Moreover, the Pakistani government set an aggressively high revenue target of Rs 14.13 trillion for FY26 — an 18.7% increase over the revised estimate of Rs 11.9 trillion. This, despite falling short of its tax collection target by Rs 1.07 trillion in the current fiscal year.
The target has assumed Rs 840 billion in new tax measures and Rs 1.39 trillion in automatic tax gains from projected inflation (7.5%) and GDP growth (4.2%).
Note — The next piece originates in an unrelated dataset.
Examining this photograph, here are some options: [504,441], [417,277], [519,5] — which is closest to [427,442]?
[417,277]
However, given the government’s repeated failures to meet its fiscal goals, the math appeared overly optimistic, if not unrealistic, a report in The Dawn suggested.
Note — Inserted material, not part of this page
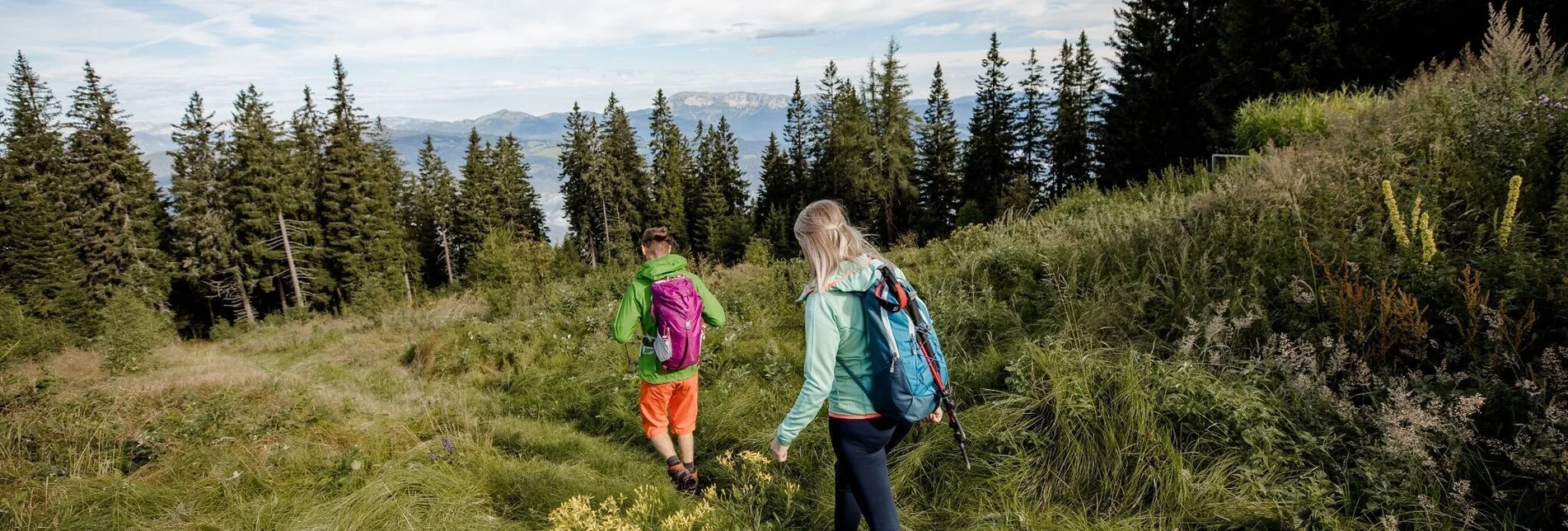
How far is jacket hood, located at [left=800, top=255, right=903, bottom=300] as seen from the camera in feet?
8.84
The reliance on inflation-driven revenue growth and aggressive assumptions around compliance improvement come with significant execution risks.
At the same time, the government also projected a sharp reduction in the budget deficit — from 5.6% of GDP (Rs 6.44 trillion) this year to 3.9% (Rs 5.04 trillion) next year — based heavily on an anticipated Rs 1.46 trillion cash surplus from provinces. But with provincial governments having missed even this year’s lower surplus target of Rs 1.22 trillion (managing only Rs 1.01 trillion), the expectation of a higher surplus seemed implausible.
The Dawn report said that the overall fiscal plan banks on Rs 2.26 trillion in expenditure containment — primarily through lower debt servicing costs and cuts to development and public welfare spending — raising further questions about whether these projections are politically and economically feasible.
Simply put, the numbers don’t seem to add up.
Prioritising guns over bread
Meanwhile, instead of addressing Pakistan’s crumbling infrastructure, joblessness or fiscal imbalances, the Shehbaz Sharif government chose to fatten military coffers, in line with its long-standing India-centric security doctrine.
It announced a hefty 20% rise in defence allocation in the wake of heightened border tensions with India.
Despite a brief de-escalation after May 10 military-level talks, Islamabad continues to flex its military muscle rather than investing in civilian needs.
The budget speech, filled with nationalistic rhetoric, made no attempt to justify the ballooning military spending. As has become tradition, details of defence expenditures were kept opaque, bypassing parliamentary scrutiny.